──────── SUPPLIED RECORDS

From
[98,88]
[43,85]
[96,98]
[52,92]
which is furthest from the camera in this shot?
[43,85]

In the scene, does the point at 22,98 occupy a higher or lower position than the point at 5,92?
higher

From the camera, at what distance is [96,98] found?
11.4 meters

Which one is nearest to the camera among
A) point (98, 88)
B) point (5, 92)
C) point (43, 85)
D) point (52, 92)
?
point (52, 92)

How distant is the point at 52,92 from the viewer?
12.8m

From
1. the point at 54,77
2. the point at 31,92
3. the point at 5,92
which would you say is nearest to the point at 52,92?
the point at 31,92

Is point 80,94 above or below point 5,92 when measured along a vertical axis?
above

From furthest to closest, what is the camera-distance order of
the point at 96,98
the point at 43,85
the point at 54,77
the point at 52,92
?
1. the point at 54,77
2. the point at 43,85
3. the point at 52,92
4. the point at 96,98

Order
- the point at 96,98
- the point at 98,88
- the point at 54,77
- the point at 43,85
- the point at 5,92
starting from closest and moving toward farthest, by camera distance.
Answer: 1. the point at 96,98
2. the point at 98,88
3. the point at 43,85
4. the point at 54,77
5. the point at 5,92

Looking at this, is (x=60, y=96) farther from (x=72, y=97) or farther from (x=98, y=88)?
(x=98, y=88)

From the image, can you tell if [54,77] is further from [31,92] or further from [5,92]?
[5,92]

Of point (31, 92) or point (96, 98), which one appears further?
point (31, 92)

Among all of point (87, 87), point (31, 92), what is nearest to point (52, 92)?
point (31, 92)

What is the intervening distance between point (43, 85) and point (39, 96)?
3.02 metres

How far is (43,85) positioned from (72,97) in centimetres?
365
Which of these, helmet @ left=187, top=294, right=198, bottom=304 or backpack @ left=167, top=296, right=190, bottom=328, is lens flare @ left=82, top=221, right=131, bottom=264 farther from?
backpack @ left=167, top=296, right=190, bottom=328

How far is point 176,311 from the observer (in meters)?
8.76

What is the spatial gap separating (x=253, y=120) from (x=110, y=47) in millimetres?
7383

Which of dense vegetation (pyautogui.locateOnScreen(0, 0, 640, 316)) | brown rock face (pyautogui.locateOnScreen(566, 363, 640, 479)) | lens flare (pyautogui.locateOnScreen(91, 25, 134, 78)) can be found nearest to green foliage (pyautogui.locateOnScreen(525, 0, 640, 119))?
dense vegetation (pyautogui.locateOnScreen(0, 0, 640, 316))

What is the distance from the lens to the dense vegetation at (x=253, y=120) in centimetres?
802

────────────────

EXERCISE => Could you lay out the stretch of items from their start through the line containing "11.4 meters" as a JSON list of strings, one string per line, with blank lines left out?

RESPONSE =>
[
  "From",
  "[98,88]",
  "[43,85]",
  "[96,98]",
  "[52,92]",
  "which is furthest from the camera in this shot?",
  "[43,85]",
  "In the scene, does the point at 22,98 occupy a higher or lower position than the point at 5,92?",
  "higher",
  "From the camera, at what distance is [96,98] found?",
  "11.4 meters"
]